I am using Python 2.7 to create a project that would use Twitter data and analyze it. The main concept is to collect tweets and get the most common hashtags used in that collection of tweets and then I need to create a graph where hashtags would be nodes. If those hashtags would happen to appear in the same tweet that would be an edge in the graph and weight of that edge would be the co-occurrence number. So I am trying to create a dictionary of dictionaries using defaultdict(lambda : defaultdict(int)) and create a graph using networkx.from_dict_of_dicts

My code for creating the co-occurrence matrix is

def coocurrence (common_entities):


com = defaultdict(lambda : defaultdict(int))

# Build co-occurrence matrix
for i in range(len(common_entities)-1):            
    for j in range(i+1, len(common_entities)):
        w1, w2 = sorted([common_entities[i], common_entities[j]])                
        if w1 != w2:
            com[w1][w2] += 1


return com

But in order to use networkx.from_dict_of_dicts I need it to be in this format: com= {0: {1:{'weight':1}}}

Do you have any ideas how I can solve this? Or a different way of creating a graph like this?

Answer 1

First of all, I would sort the entities first, so you're not continually running sort inside the loop. Then I would use itertools.combinations to get the combinations. The straightforward translation of what you need with those changes is this:

from itertools import combinations
from collections import defaultdict


def coocurrence (common_entities):

    com = defaultdict(lambda : defaultdict(lambda: {'weight':0}))

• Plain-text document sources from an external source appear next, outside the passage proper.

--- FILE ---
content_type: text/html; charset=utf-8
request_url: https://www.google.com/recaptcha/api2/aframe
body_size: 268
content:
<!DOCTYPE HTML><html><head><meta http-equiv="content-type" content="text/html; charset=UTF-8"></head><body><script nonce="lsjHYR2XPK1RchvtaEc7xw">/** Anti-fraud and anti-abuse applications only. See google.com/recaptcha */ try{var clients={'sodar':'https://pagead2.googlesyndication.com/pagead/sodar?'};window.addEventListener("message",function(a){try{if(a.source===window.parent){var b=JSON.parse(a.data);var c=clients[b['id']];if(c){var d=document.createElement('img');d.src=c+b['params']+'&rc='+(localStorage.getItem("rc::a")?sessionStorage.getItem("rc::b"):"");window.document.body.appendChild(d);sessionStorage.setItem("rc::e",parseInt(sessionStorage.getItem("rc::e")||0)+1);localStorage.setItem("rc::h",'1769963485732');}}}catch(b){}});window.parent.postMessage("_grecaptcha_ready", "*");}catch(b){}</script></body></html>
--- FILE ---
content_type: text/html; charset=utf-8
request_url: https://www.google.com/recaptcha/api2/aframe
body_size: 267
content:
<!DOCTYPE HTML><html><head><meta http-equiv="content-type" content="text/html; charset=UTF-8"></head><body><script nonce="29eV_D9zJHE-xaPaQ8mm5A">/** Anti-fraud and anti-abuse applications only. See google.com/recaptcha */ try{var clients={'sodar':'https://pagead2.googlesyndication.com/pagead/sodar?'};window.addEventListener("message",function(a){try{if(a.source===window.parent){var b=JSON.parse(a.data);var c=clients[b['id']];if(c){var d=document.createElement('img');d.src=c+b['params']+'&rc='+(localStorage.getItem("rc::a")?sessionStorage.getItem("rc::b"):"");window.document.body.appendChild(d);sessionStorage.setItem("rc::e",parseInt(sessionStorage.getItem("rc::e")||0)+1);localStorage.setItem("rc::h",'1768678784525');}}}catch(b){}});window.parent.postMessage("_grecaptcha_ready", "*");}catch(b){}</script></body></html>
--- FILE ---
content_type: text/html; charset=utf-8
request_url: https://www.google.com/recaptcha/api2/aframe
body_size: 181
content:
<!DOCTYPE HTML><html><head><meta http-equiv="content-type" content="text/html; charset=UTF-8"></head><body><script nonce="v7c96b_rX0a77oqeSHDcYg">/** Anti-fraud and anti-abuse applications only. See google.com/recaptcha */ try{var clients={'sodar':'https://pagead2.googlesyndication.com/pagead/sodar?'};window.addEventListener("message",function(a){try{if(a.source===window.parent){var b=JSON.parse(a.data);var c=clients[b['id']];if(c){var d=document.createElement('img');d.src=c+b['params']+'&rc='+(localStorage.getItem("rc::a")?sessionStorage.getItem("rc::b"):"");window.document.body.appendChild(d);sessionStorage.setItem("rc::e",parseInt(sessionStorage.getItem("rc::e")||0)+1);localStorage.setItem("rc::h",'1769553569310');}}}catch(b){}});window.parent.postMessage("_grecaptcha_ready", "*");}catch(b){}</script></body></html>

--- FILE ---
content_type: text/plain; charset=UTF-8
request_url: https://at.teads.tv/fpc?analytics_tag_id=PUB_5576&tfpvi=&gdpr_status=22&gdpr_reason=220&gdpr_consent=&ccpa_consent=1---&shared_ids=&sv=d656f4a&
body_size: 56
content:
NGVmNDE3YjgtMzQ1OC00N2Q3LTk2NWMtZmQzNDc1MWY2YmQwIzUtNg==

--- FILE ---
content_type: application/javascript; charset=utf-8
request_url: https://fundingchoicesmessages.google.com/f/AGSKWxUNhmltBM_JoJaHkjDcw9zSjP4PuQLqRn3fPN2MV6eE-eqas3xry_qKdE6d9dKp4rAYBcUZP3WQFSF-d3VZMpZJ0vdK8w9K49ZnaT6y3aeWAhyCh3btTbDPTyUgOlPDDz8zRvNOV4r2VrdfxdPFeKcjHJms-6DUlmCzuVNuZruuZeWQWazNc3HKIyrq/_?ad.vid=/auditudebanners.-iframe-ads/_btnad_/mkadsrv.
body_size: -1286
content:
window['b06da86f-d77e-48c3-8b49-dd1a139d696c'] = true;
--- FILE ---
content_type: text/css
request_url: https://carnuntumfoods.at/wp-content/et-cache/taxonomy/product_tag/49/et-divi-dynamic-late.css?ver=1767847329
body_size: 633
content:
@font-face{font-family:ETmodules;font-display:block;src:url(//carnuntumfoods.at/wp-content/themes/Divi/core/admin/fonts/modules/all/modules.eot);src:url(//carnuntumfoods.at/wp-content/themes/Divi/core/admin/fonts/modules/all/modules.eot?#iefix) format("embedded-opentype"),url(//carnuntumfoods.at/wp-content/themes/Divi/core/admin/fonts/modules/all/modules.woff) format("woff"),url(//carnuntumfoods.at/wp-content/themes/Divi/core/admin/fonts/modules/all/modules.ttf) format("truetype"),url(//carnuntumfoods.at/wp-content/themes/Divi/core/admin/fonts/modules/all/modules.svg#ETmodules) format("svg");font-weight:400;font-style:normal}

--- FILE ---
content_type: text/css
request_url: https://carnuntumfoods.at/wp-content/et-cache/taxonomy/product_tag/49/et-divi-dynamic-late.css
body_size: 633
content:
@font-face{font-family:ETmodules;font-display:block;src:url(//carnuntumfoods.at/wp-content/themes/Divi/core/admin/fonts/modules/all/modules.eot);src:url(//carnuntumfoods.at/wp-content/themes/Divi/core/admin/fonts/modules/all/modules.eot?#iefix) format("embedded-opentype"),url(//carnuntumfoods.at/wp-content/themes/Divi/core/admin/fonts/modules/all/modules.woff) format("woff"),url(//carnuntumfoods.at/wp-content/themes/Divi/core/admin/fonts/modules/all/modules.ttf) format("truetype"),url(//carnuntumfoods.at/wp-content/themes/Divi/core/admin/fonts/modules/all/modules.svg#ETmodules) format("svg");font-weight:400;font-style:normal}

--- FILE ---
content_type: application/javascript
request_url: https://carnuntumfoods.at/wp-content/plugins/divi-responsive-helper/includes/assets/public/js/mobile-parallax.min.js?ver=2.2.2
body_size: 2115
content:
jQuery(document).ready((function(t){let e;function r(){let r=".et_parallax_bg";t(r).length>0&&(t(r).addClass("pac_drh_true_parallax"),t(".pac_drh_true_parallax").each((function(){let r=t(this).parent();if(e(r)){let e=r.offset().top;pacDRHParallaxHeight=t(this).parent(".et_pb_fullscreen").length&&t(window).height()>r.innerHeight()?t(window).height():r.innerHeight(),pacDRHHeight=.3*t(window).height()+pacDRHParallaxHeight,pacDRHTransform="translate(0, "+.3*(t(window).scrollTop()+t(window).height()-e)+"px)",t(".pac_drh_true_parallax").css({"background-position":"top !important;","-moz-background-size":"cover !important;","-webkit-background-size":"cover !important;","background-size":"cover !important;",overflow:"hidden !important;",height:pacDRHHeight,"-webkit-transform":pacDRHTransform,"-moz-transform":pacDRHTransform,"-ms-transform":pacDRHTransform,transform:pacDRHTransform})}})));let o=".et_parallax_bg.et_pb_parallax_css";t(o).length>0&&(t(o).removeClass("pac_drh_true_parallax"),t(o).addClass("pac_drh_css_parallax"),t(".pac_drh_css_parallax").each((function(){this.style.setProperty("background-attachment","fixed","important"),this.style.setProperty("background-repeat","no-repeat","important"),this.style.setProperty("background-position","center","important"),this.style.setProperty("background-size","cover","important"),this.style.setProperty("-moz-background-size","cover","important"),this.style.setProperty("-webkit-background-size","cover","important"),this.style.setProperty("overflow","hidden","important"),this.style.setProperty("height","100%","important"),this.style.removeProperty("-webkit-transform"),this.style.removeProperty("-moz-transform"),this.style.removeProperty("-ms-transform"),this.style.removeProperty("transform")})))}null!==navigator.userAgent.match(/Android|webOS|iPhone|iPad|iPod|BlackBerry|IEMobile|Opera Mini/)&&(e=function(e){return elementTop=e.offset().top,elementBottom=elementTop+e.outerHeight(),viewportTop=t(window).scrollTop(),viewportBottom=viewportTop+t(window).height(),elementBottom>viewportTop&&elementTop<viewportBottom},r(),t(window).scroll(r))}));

    # Build co-occurrence matrix
    for w1, w2 in combinations(sorted(common_entities), 2):
        if w1 != w2:
            com[w1][w2]['weight'] += 1

    return com

print coocurrence('abcaqwvv')

It may be more efficient (less indexing and fewer objects created) to build something else first and then generate your final answer in a second loop. The second loop won't run for as many cycles as the first because all the counts have already been calculated. Also, since the second loop isn't running for as many cycles, it may be that deferring the if statement to the second loop could save more time. As usual, run timeit on multiple variations if you care, but here is one possible example of the two loop solution:

def coocurrence (common_entities):

    com = defaultdict(int)

    # Build co-occurrence matrix
    for w1, w2 in combinations(sorted(common_entities), 2):
        com[w1, w2] += 1

    result = defaultdict(dict)
    for (w1, w2), count in com.items():
        if w1 != w2:
            result[w1][w2] = {'weight': count}
    return result

print coocurrence('abcaqwvv')

Answer 2

This is the working code and best

def coocurrence(*inputs):
com = defaultdict(int)

for named_entities in inputs:
    # Build co-occurrence matrix
    for w1, w2 in combinations(sorted(named_entities), 2):
        com[w1, w2] += 1
        com[w2, w1] += 1  #Including both directions

result = defaultdict(dict)
for (w1, w2), count in com.items():
    if w1 != w2:
        result[w1][w2] = {'weight': count}
return result